Certain blood biochemistry and haematology parameters are consistently abnormal with ulcers of all grades, whereas some parameters may be more indicative of certain grades of ulcers. Hypokalaemia is the most consistent biochemical abnormality in cows with all types of ulcers (Braun et al, 2019a, 2019b, 2020b, 2020c; Gerspach et al, 2020). Azotaemia is also a common feature in cows with type 1, 2, 4 and 5 ulcers. Cows with Type 1, 4 and 5 ulcers more commonly have a high haematocrit, likely associated with dehydration, whereas cows with type 2 ulcers are more likely to have a low haematocrit, associated with bleeding from the ulcer itself (Braun et al, 2019a).
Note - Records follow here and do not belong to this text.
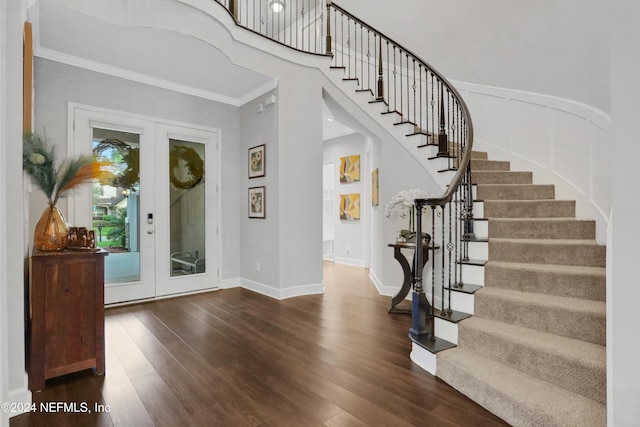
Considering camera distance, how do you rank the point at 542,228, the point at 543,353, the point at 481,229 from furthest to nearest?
1. the point at 481,229
2. the point at 542,228
3. the point at 543,353

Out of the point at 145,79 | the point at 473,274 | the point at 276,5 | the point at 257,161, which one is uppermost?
the point at 276,5

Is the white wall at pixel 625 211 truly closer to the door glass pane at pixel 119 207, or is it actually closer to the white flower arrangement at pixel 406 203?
the white flower arrangement at pixel 406 203

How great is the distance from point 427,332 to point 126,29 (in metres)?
4.02

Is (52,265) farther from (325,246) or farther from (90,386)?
(325,246)

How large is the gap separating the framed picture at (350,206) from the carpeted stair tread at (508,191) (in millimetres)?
3721

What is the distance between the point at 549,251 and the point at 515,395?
1504mm

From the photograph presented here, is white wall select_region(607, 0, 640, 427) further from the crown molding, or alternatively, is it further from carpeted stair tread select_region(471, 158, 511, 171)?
the crown molding

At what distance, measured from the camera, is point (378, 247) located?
5371 mm

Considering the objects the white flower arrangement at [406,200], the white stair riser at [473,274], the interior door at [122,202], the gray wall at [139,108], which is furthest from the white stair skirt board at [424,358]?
the interior door at [122,202]

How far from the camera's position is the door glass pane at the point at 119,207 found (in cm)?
414

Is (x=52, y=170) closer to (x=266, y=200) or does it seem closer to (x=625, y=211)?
(x=266, y=200)

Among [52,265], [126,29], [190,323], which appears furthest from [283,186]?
[52,265]

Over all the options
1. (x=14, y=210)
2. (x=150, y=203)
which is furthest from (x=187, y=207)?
(x=14, y=210)

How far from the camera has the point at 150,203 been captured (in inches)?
176
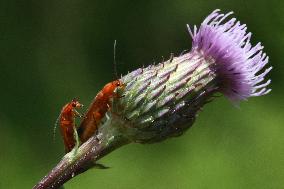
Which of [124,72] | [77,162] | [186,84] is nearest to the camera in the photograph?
[77,162]

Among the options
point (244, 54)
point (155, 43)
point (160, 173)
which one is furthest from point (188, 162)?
point (244, 54)

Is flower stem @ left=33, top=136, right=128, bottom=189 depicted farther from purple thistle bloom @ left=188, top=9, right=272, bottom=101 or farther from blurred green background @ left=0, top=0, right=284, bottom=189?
blurred green background @ left=0, top=0, right=284, bottom=189

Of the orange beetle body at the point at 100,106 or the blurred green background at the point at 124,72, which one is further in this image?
the blurred green background at the point at 124,72

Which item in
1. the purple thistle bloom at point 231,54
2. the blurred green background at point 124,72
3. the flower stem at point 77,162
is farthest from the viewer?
the blurred green background at point 124,72

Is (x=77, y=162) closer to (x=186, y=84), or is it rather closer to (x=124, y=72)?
(x=186, y=84)

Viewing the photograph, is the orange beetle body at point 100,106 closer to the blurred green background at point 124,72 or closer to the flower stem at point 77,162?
the flower stem at point 77,162

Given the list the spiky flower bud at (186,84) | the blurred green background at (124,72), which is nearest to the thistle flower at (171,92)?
the spiky flower bud at (186,84)

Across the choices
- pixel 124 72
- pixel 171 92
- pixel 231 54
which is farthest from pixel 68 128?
pixel 124 72

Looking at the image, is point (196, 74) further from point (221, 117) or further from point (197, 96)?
point (221, 117)
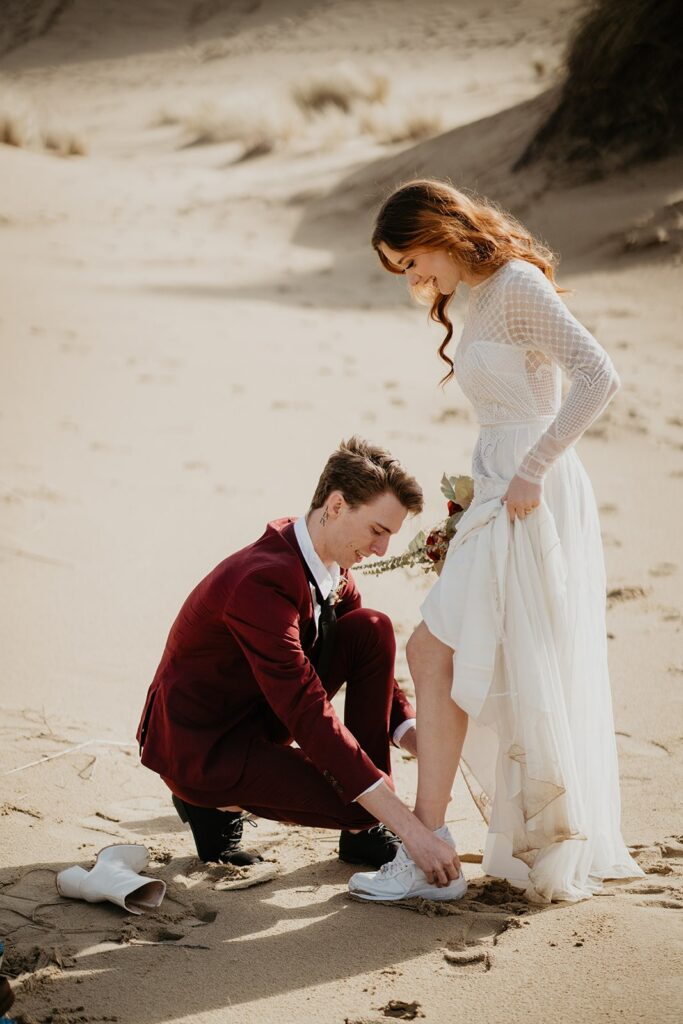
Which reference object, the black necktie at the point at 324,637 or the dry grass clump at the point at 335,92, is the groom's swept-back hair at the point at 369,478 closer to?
the black necktie at the point at 324,637

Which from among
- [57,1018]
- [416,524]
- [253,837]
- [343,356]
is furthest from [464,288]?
[57,1018]

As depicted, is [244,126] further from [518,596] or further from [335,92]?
[518,596]

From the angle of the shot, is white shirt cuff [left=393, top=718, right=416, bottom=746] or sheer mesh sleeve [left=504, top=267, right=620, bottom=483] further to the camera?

The haematocrit of cows with type 3 ulcers is most commonly within normal limits (Gerspach et al, 2020). Hypoproteinaemia is also a feature of cows with type 2 ulcers (Braun et al, 2019a). A shortened glutaraldehyde test and hyperfibrinogenaemia were more common findings in cases of type 3 and type 4 abomasal ulceration owing to the presence of peritonitis (Braun et al, 2019c; Gerspach et al, 2020). Increased chloride concentration of ruminal fluid (<26 mmol/litre) is also associated with abomasal ulcers.

Faecal occult blood tests are said to be useful for the diagnosis of abomasal ulcers, however they are poorly sensitive for acute lesions (0.40) and non-specific (0.71) for this disease in general. These tests have been shown to have no diagnostic value in detecting superficial ulcers or scar tissue and a positive test is not diagnostic for abomasal ulcers (Munch et al, 2020), although can contribute to the clinical picture, particularly the suspicion of bleeding (type 2) ulcers. One study found the positive predictive value of abdominal pain alongside a haematocrit <24% and occult blood in the faeces to be 100%, although only a sensitivity of 15% (Smith et al, 1986).

Blood pepsinogen has also been found to be significantly higher in cows with abomasal ulcers because of the increased ability of the pepsinogen to leak into the blood across the damaged abomasal wall (Mesaric, 2005). Increased blood pepsinogen can also be increased in cases of parasitism and so is not solely diagnostic for abomasal ulceration. In adult cattle, particularly those in dairy systems, parasite burden is unlikely to be very high and so in this cohort of animals a high blood pepsinogen should raise the suspicion of an abomasal ulcers.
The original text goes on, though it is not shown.